> _EXTRAIT SOURCE_:
"""

# imessage déconnecté



## photophil07 (30 Août 2022)

Bonjour,
Je n'ai plus mes SMS sur mon MacPro. Dans les comptes je vois que celui qui utilise mon adresse mail est inactif, et je ne parviens pas à le reconnecter. Par contre je les reçois bien sur mon ipad.


----------



## hellno.e (3 Septembre 2022)

photophil07 a dit:


> Bonjour,
> Je n'ai plus mes SMS sur mon MacPro. Dans les comptes je vois que celui qui utilise mon adresse mail est inactif, et je ne parviens pas à le reconnecter. Par contre je les reçois bien sur mon ipad.


bonjour, pourriez-vous me montrer ce que que vous voyez quand vous allez sur messages ?
recevez vous les messages avec uniquement le numéro de téléphone ?


----------



## photophil07 (12 Septembre 2022)

Bonjour,
Le nom du destinataire est en rouge.
Les comptes sont déconnectés.
La reconnection (se connecter pomme+L) n'a aucun effet.


----------



## photophil07 (14 Septembre 2022)

Impossiblité de se connecter avec mon id apple, même problème avec FaceTime


----------

"""

> _EXERCICE 1_: Recopiez dans le fil sur iMessage tout ce qui va de « bonjour, pourriez-vous me » jusqu'à « de téléphone ? ».
> _EXERCICE 2_: D'après le fil sur iMessage, sur quel appareil les SMS de photophil07 arrivent-ils encore ?
> _EXERCICE 3_: Réécrivez sous forme de liste le paragraphe du fil sur iMessage qui commence par « Je n'ai plus mes SMS », en gardant ses faits principaux.

> _DONNÉES FOURNIES_:
"""

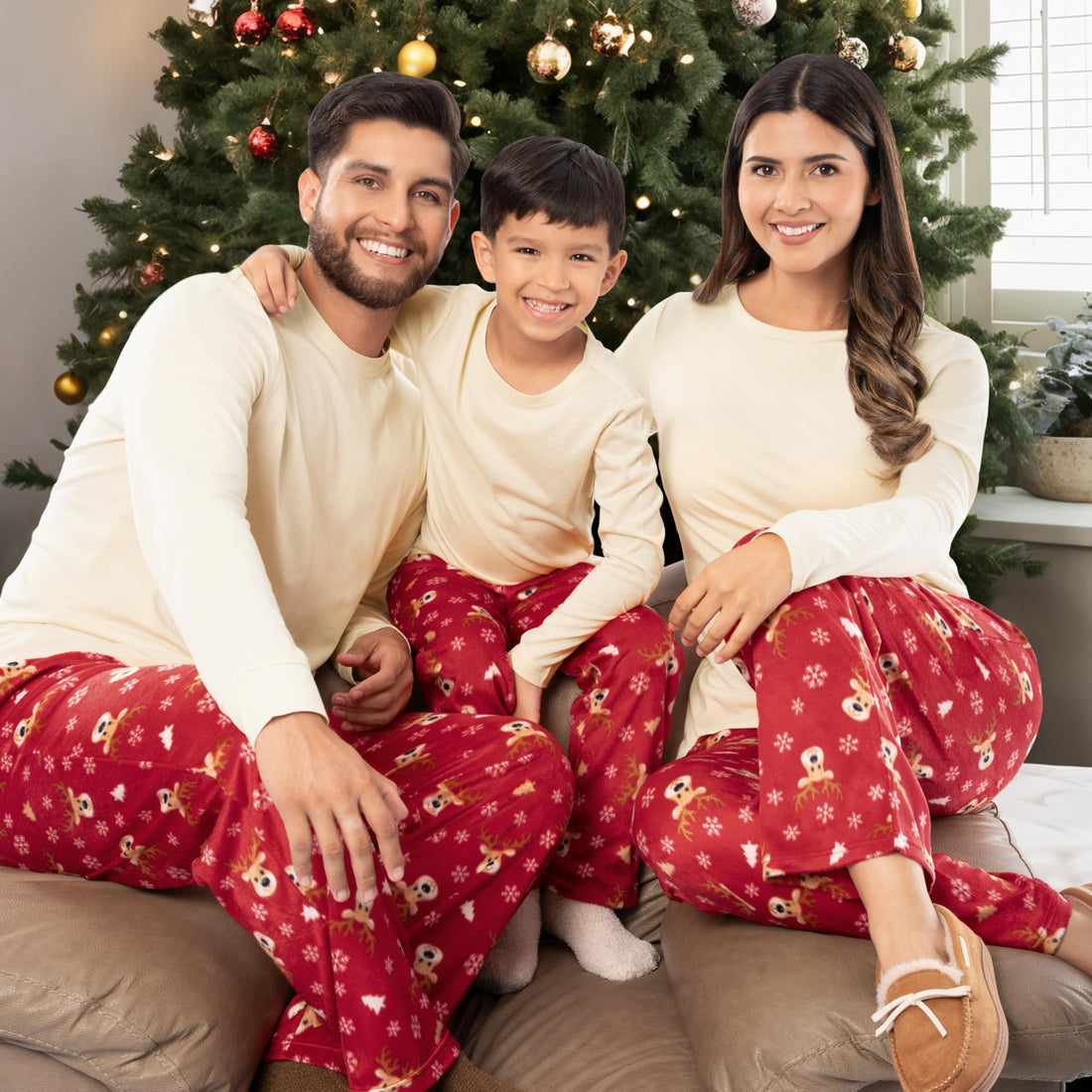 Fruit of the Loom Men Matching Holiday Family Sleep Pajama Set for Women, Men, and Kids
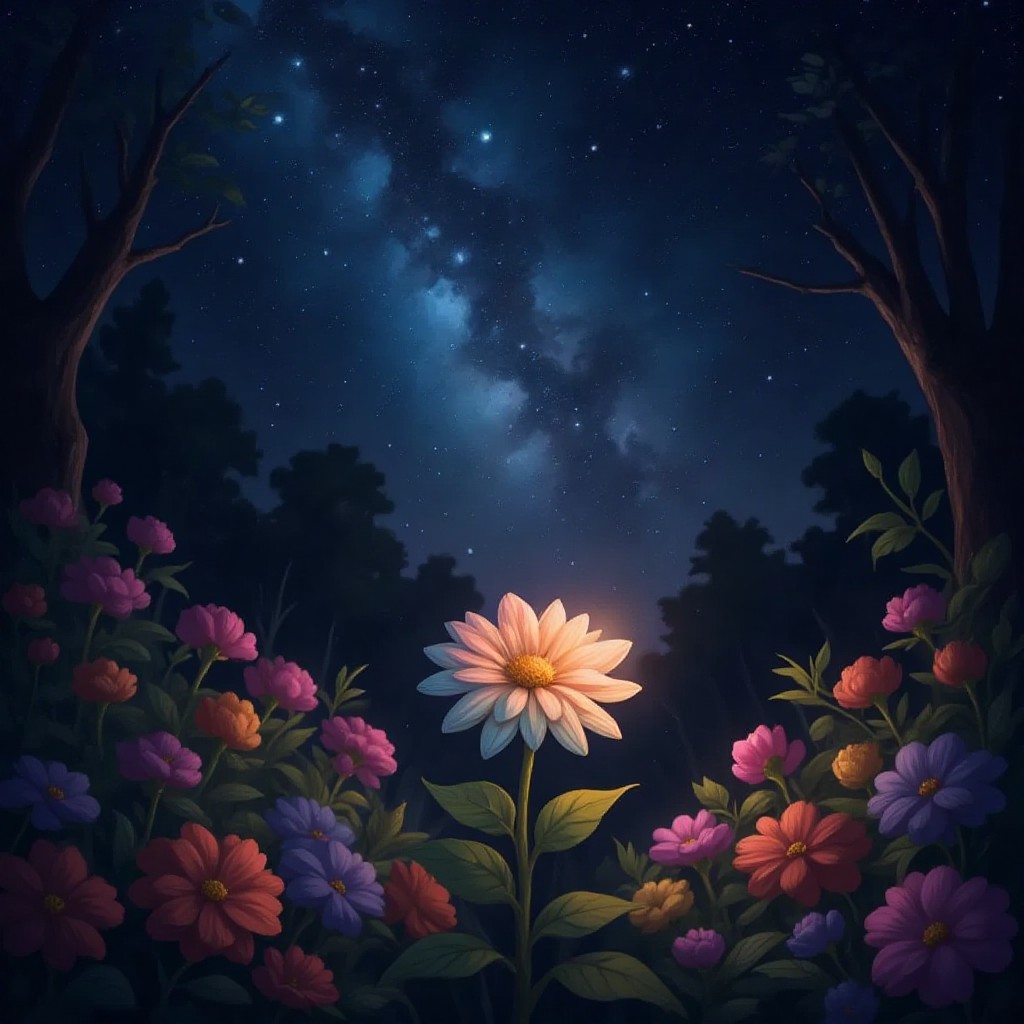 A colorful flower blooming under a starlit sky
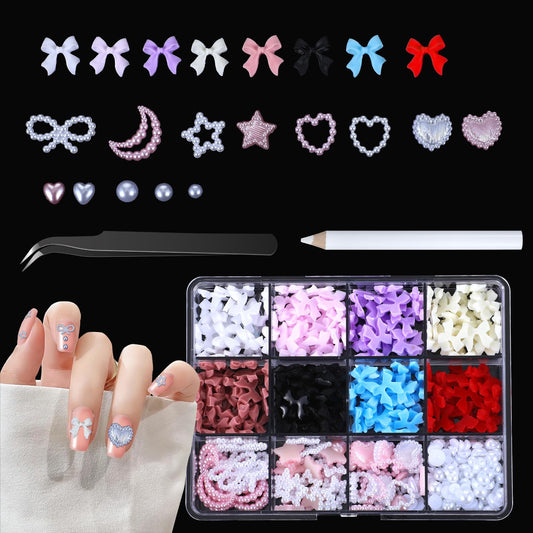 Molain 500 Pcs 3D Nail Charms, Multicolor Mix Shapes Bow Art Nail Charms Heart Star Cute Pearl Nail Gems Charms Resin Decorations with Tweezers Pickup Tool DIY Jewelry Gift Accessories for Girls Women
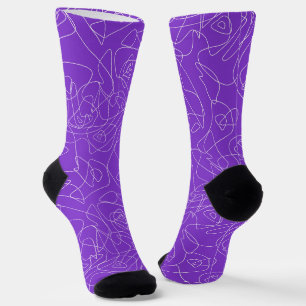 white abstract curved lines on a purple background socks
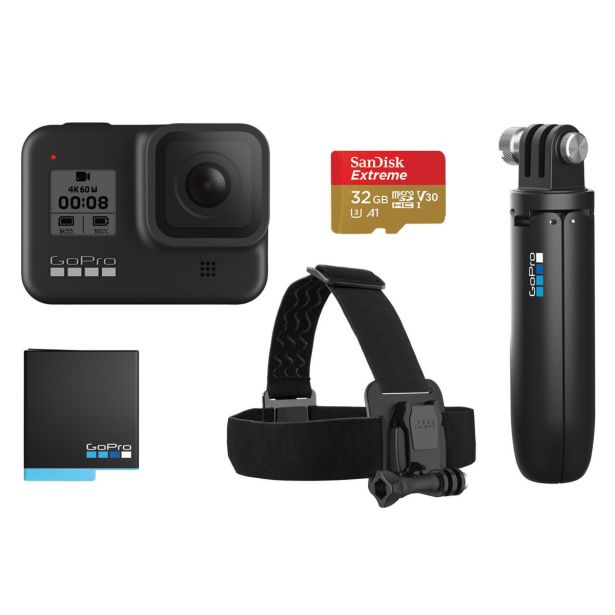 VIDEOKAMERA GOPRO HERO 8 BLACK+BATERIJA SD 32GB+SHORTY+HEADSTRAP
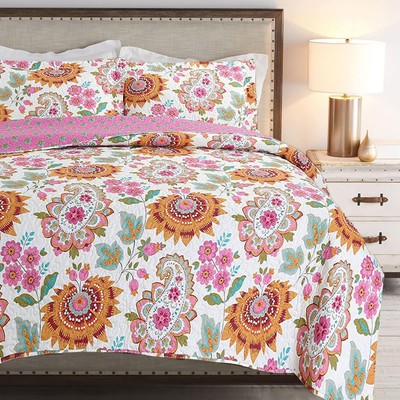 Cozy Line Veneto Floral 3-Piece Quilt Bedding Set Multi Queen-image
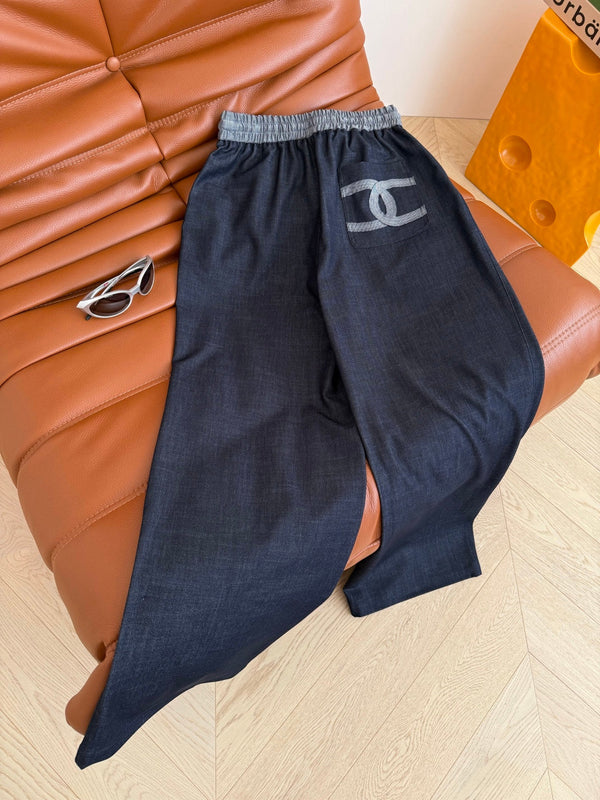 CC 25 Elastic Pants Charcoal Blue Denim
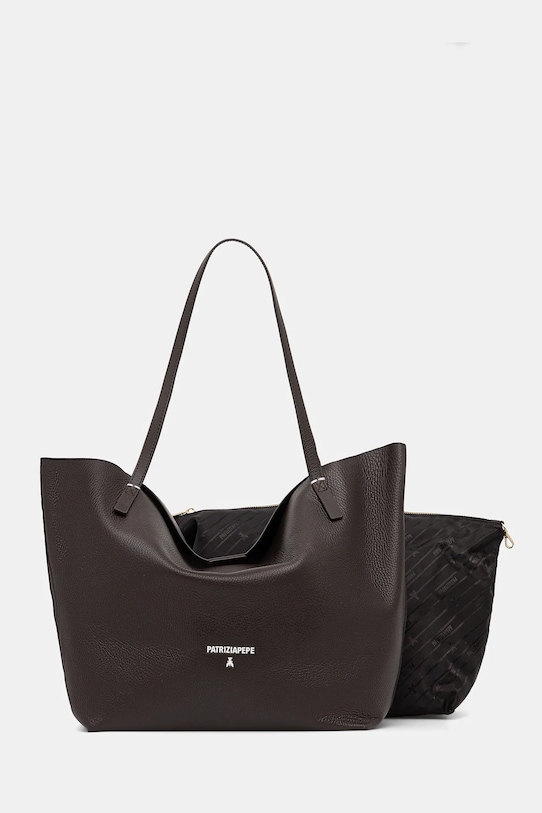 Patrizia Pepe torebka skórzana skóra licowa brązowy 2B0130.L148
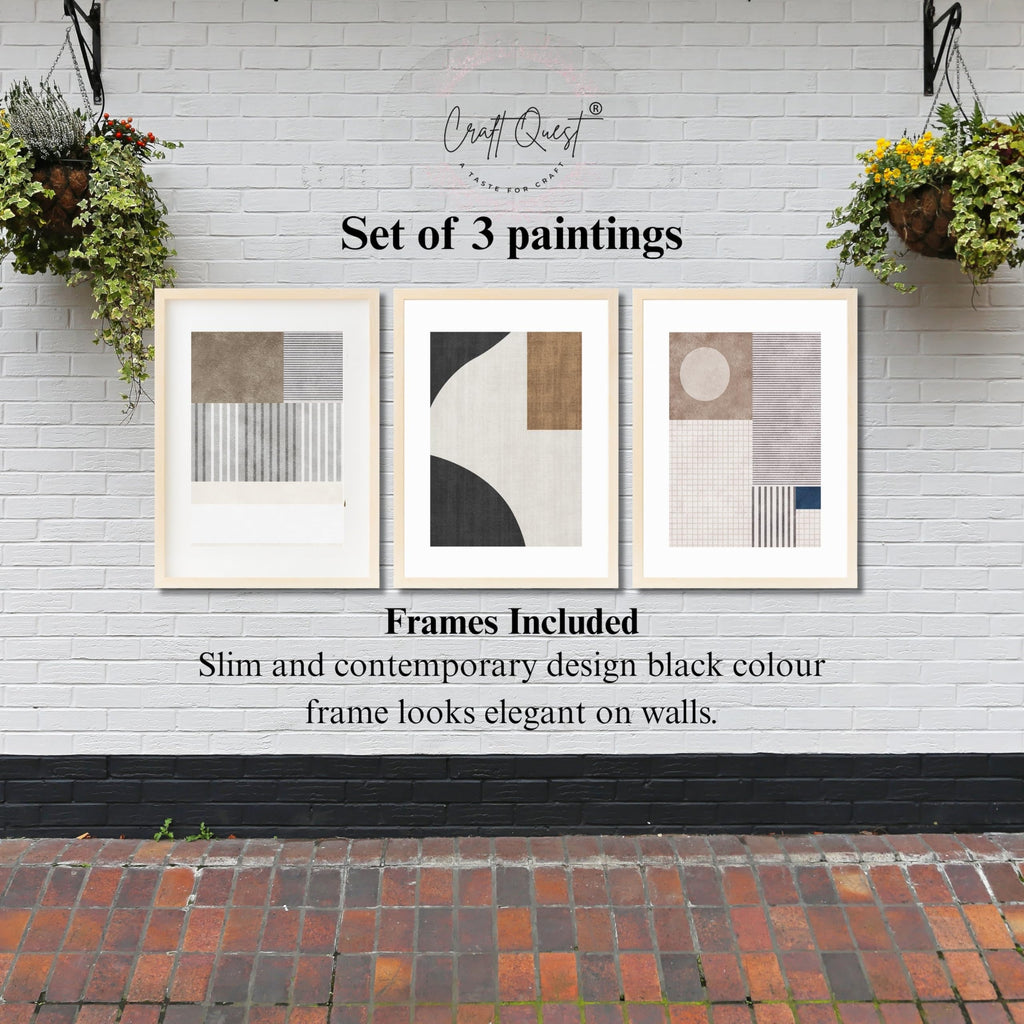 CRAFT QUEST Abstract Geometric Art Painting | Set of 3 Frames for Home Decoration | Ideal for Living Room, Bedroom & Offices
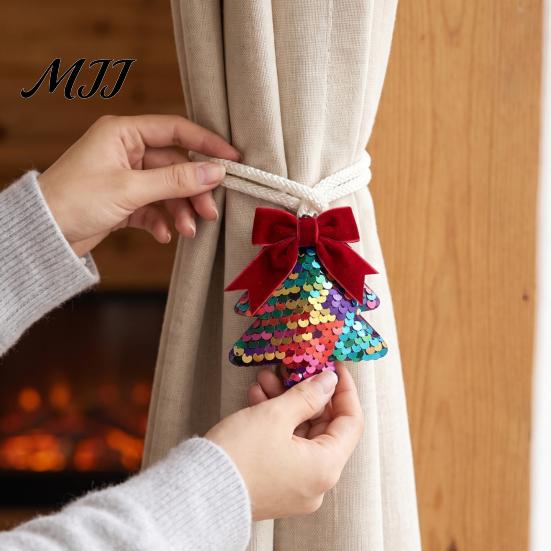 Versatile Decorative Binding Rope Sequined Tree Curtain Tieback, Sparkling Christmas Holder with Gift Wrapping Bows Bow, Drapery Holdback for Holiday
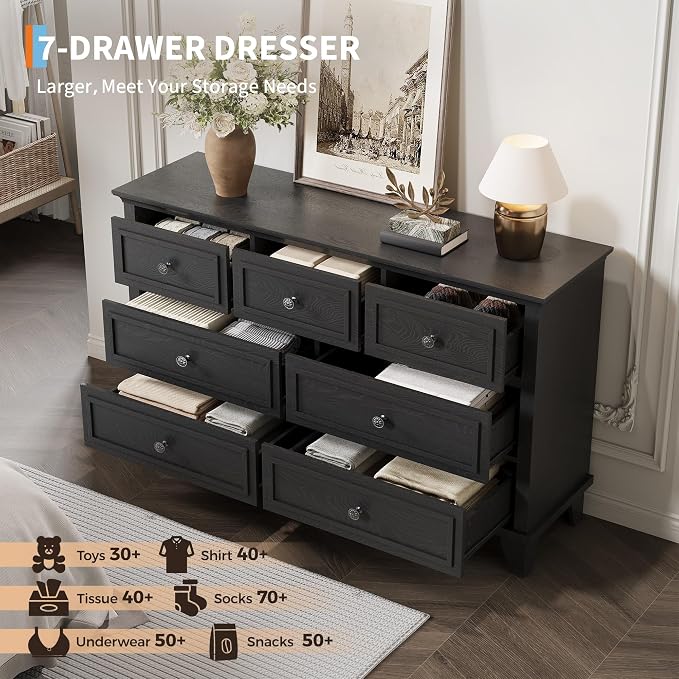GAOMON Black Dresser, 7 Drawer Dresser for Bedroom, 47" W Chest of Drawers with Deep Drawers, Closet Dressers with Metal Handle, Thickened Desktop, Wood Rustic Drawers for Hallway, Entryway, Closet - Image 5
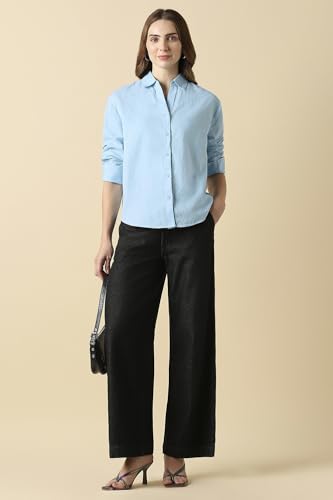 Women Light Blue Solid Long Sleeves Shirt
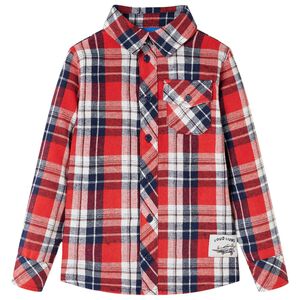 vidaXL Camisa a cuadros infantil rojo y azul marino 104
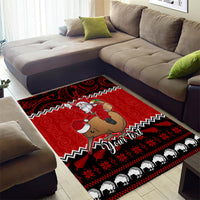 Personalised New Zealand Christmas Area Rug Kiwi Santa Claus Maori Meri Kirihimete LT9 - Wonder Print Shop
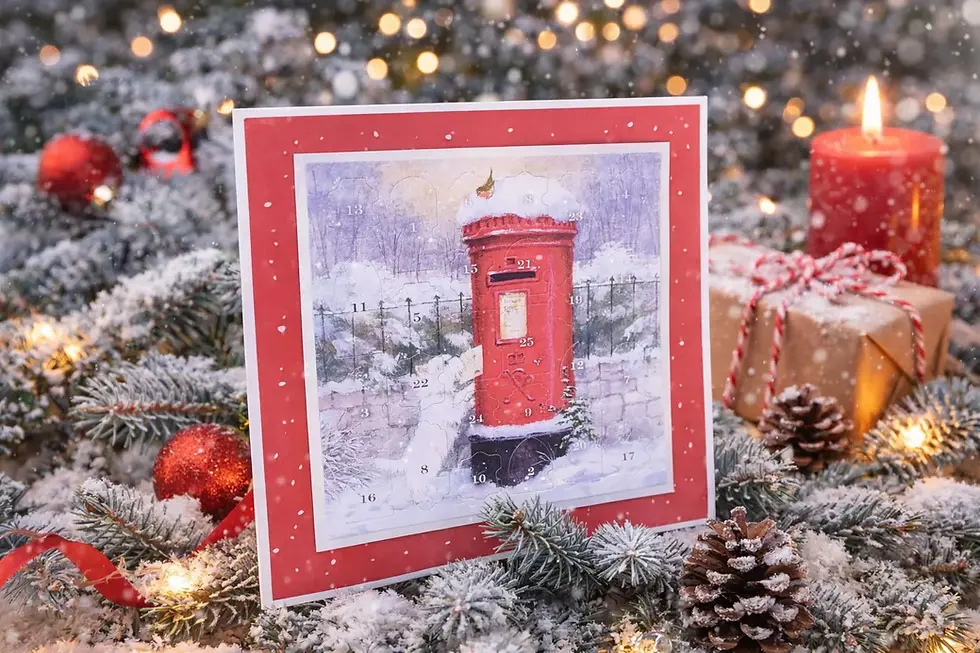 Thumbnail: Traditional advent calendar card featuring a snow-covered red postbox and a white dog in a festive winter scene.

"""

> _RÉPONSE 1_:
bonjour, pourriez-vous me montrer ce que que vous voyez quand vous allez sur messages ?
recevez vous les messages avec uniquement le numéro de téléphone ?

> _RÉPONSE 2_: Sur l'iPad.

> _RÉPONSE 3_:
- Les SMS n'arrivent plus sur le MacPro.
- Dans les comptes, celui qui utilise l'adresse mail est inactif.
- Il est impossible de le reconnecter.
- Les SMS arrivent bien sur l'iPad.